Mind you, the busy artist and Morehouse alum makes quite a few things as a seasoned content creator, including reality television for the webseries Chasing Atlanta. What garners the most attention (aside from his boisterous style) are his electrifying remixes—ReTwixts, if you will—where he exorcises the kinetic energy he draws from a number of inspirations like Cardi B., Lil’ Kim, Nicki Minaj, Lizzo, and Janet Jackson, just to name a few. While women in hip-hop and R&B still struggle to receive the same robust recognition regularly heaped onto their male counterparts, Oliver pays fitting homage to some of those same female performers who, in part, inform his unique expressions of gender. “I’m very happy to be a man,” Oliver asserted. “However, I just felt like the attitude and mold in which a woman presents herself better suits me. This is why I wear clothes that accentuate my body or why I want to look pretty. I respond to that more than the idea of what it means to ‘be a man,’ so to speak. With that, I have always been so drawn to these powerful women who own their bodies, minds, and images.”
And the “Lolly” rapper, in his own way, offers nothing less: Much like his favored female predecessors, Twixt has fashioned his lyricism and bold style into a suit of armor, a way to protect both his peace and autonomy as a gay male rapper aiming to thrive in the hip-hop landscape. A relentlessly fun track like “Sugar,” which Twixt describes as a feel-good effort, even resonates as something radical in the face of an industry that has yet to loudly embrace queer expression from Black men. Armed with a playful Speedo, a breezy strut, and a megawatt smile, Twixt sets his insistence on having a good time—whether that means “being cute in the sands” or in the car with “Foxy Brown on the repeat”—to a sun-dappled Miami-style beat that exudes both summer vibes and unequivocal self-love.
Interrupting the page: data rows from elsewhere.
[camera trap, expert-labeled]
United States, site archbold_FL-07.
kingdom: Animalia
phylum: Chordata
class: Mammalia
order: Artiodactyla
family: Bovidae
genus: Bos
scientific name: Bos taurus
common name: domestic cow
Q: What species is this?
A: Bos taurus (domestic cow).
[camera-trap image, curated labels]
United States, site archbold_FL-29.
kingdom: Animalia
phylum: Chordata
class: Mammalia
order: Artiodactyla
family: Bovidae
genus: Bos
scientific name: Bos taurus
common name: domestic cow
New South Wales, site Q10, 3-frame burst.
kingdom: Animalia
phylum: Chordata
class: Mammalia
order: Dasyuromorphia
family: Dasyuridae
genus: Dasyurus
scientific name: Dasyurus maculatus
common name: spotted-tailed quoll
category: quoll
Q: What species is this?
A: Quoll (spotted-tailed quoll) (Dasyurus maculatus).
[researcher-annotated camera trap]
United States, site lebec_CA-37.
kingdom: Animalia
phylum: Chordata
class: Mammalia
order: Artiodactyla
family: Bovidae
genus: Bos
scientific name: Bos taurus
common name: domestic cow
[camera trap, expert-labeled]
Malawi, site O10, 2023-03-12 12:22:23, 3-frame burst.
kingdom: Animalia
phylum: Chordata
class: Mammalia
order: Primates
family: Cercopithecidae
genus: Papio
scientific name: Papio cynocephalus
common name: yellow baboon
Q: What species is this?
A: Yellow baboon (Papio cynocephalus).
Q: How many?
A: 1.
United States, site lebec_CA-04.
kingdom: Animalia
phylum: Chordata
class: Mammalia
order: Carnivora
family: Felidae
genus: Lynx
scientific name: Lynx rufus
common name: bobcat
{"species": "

It’s hard to tell whether or not an artist like Twixt would have been allowed the mainstream space to grow as a hip-hop artist even five years ago, when public support of the LGBTQ community from industry mainstays like Jay-Z still wasn’t enough to convince major labels to sign openly gay artists. That’s part of what makes Twixt’s work, imbued with a contagious kind of joy and unflappable confidence, so damn engaging: During a time when queer identity and gender expression were still very touchy subjects within the genre (or when it was seemingly, frustratingly only celebrated when straight artists experimented with their expression, like when Young Thug wore a dress in 2016 for his Jeffery album cover), artists like Twixt had to use their music in order to carve out a space where they could exist authentically. But Twixt remains optimistic that the major successes of Lil Nas X and Todrick Hall are signs of an evolving industry, one that will hopefully recognize him as the burgeoning force of nature that he is. “There are so many avenues for people who are not straight to make money as hip-hop artists,” he said. “My whole living comes from just being Oliver Twixt. That’s not something we probably would have seen years ago that we are seeing now. Is there more to be done? Of course, but have we come a long, long way.”